In summary, the results reported in the study demonstrate that not only did a HFD have short-term deteriorative impact on sperm quality but also resulted in a progressive deterioration of sperm quality over an extended period. Mice fed a HFD had histological changes, inhibited proliferation of germ cells, increased testicular oxidative stress levels, increased DNA damage, and an increased number of apoptotic germ cells. These findings reinforce the need for maintaining vigilance against high-fat diets and underscore the importance of improving dietetic habits as soon as possible. As obesity is a growing health problem, more research is needed to investigate the relationship between obesity and male fertility in a greater depth.

Figures


Fig. 1. General conditions induced by a high-fat diet (HFD). Comparison of body weight between the normal diet (ND) and HFD groups (A). Testicular weight (B), testis coefficient (C) and epididymal fat (D) in the ND group and the HFD group (n = 6 for each group). Comparison of the levels of serum glucose (GLU) (E), total serum cholesterol (TC) (F), triglycerides (TG) (G), and low-density lipoprotein cholesterol (LDL-C) (H), between the ND and HFD groups (n = 6 for each group). The capital letters refer to the comparison between the ND and HFD groups at the same feeding time, while lowercase letters refer to the comparisons between different feeding times. Different letters indicate a significant difference (p < 0.05)

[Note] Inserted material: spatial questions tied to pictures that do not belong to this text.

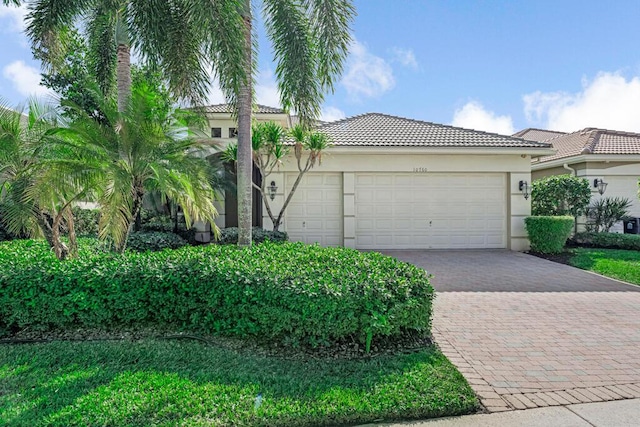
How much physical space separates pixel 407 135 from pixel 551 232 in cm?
587

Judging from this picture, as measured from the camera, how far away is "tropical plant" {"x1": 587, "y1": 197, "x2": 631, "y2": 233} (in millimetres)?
13789

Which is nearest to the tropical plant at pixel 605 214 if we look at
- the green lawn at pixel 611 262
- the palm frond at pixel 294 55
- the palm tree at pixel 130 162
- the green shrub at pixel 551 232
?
the green lawn at pixel 611 262

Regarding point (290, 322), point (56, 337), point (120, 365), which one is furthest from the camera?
point (56, 337)

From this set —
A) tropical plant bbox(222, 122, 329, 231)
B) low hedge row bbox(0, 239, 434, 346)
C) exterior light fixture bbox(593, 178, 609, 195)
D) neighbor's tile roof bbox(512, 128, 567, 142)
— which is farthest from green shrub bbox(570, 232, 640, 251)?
low hedge row bbox(0, 239, 434, 346)

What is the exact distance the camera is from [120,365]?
13.2ft

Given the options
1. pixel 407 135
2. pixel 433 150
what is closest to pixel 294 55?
pixel 433 150

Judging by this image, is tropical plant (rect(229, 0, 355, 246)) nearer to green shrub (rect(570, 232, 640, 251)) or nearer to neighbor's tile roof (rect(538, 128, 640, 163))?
green shrub (rect(570, 232, 640, 251))

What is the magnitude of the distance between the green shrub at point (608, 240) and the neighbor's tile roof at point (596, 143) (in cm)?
356

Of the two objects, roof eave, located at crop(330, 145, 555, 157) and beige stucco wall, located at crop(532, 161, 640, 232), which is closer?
roof eave, located at crop(330, 145, 555, 157)

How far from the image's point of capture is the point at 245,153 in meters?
7.05

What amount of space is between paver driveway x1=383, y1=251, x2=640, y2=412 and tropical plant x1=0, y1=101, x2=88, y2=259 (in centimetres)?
606

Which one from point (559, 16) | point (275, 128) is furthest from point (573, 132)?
point (275, 128)

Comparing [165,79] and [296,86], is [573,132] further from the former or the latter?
[165,79]

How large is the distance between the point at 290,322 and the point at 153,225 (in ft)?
35.2
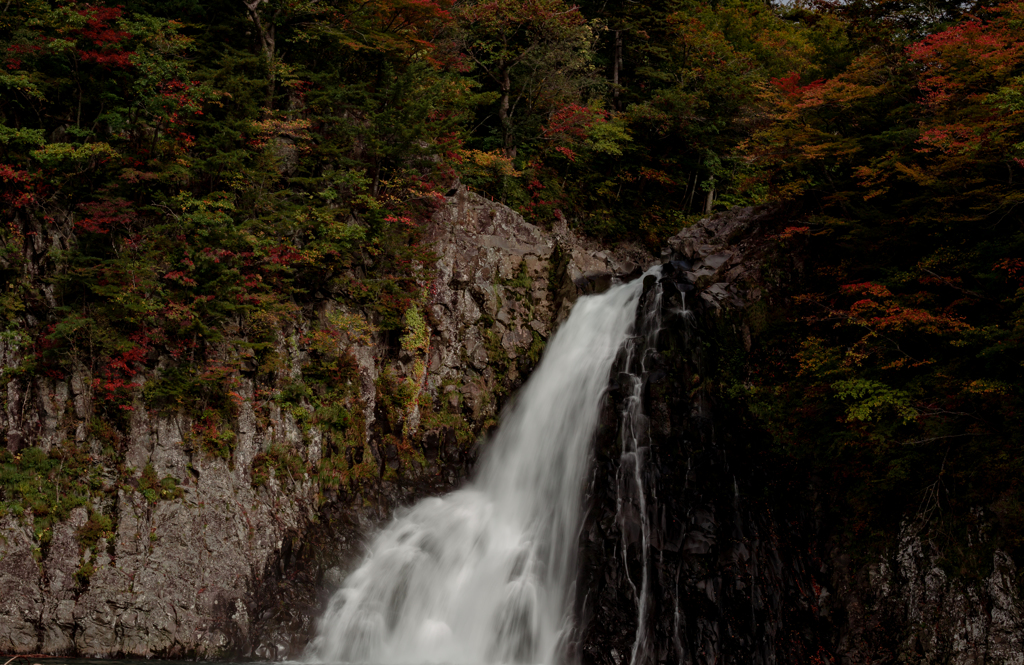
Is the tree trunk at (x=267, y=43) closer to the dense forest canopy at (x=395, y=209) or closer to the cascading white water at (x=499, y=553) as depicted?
the dense forest canopy at (x=395, y=209)

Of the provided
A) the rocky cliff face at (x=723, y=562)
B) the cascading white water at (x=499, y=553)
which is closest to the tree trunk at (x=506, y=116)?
the cascading white water at (x=499, y=553)

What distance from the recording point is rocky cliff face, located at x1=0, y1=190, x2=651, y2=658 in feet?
29.6

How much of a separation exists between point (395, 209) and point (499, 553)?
7.43 metres

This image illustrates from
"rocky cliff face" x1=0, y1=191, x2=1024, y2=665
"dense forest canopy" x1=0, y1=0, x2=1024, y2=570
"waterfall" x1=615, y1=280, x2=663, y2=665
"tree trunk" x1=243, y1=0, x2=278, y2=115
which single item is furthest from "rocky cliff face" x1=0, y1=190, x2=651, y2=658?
"tree trunk" x1=243, y1=0, x2=278, y2=115

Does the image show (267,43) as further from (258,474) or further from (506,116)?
(258,474)

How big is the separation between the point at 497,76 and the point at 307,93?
23.0ft

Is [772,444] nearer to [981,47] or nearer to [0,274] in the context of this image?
[981,47]

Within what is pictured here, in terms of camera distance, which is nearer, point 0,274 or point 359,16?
point 0,274

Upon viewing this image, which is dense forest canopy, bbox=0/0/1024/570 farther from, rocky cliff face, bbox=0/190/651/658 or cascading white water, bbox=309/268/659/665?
cascading white water, bbox=309/268/659/665

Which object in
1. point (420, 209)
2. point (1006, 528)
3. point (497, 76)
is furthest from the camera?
point (497, 76)

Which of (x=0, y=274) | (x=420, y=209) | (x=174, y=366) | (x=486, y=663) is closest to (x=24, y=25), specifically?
(x=0, y=274)

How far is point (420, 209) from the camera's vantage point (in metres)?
A: 14.6

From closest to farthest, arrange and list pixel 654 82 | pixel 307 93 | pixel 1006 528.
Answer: pixel 1006 528 < pixel 307 93 < pixel 654 82

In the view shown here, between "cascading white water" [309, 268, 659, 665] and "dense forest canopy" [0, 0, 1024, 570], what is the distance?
3.08 metres
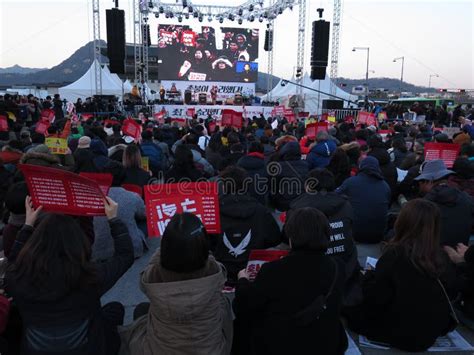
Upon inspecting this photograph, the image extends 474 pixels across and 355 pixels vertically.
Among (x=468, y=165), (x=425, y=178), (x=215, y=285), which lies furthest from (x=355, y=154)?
(x=215, y=285)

Fig. 2. Sperm parameter changes induced by a high-fat diet (HFD). Comparison of sperm concentration (A), sperm motility (B), sperm progressive motility (C), rapid sperm (D), moderate sperm (E), static sperm (F), average path velocity (VAP) (G), linear velocity (VSL) (H), and curvilinear velocity (VCL) (I) between the normal diet (ND) and HFD groups (n = 6 for each group). The capital letters refer to comparisons between ND and HFD groups at the same feeding time, while lowercase letters refer to comparisons between different feeding times. Different letters indicate a significant difference (p < 0.05)
Fig. 3. Testicular morphological changes and lipid deposition induced by a high-fat diet (HFD). A. Representative pictures of testicular hematoxylin and eosin (H&E) staining (n = 3 for each group); B. Grade of Cosentino’s scoring (n = 3 for each group, each sample was assessed at least 2 times); C. Representative pictures of testicular Oil Red O staining (n = 3 for each group). The capital letters refer to comparisons between normal diet (ND) and HFD groups at the same feeding time, while lowercase letters refer to comparisons between different feeding times. Different letters indicate a significant difference (p < 0.05)
* partial atrophy; ** complete atrophy;  vacuolization.
Fig. 4. Inhibition of germ cell proliferation induced with a HFD. Representative images of DEAD-box helicase 4 (DDX4) staining in the testes of mice fed a HFD for 8, 16 or 42 weeks (n = 3 for each group)
ND – normal diet; HFD – high-fat diet.
Fig. 5. Oxidative stress and apoptosis induced with a high-fat diet (HFD). Malondialdehyde (MDA) concentration (A) and testicular superoxide dismutase (SOD) concentration (B) (n = 3/4 for each group); C. Representative pictures of terminal deoxynucleotidyl transferase dUTP nick end labeling (TUNEL) staining; D. TUNEL-positive germ cells/high power field (n = 3 for each group, each sample was assessed at least 2 times). The capital letters refer to comparisons between normal diet (ND) and HFD groups at the same feeding time, while lowercase letters refer to comparisons between different feeding times. Different letters indicate a significant difference (p < 0.05)
Fig. 6. Increased DNA damage induced with HFD. Representative images of gamma-H2A histone family member X (γ-H2AX) staining in the testes of mice fed a HFD for 8, 16 or 42 weeks (n = 3 for each group)
ND – normal diet; HFD – high-fat diet.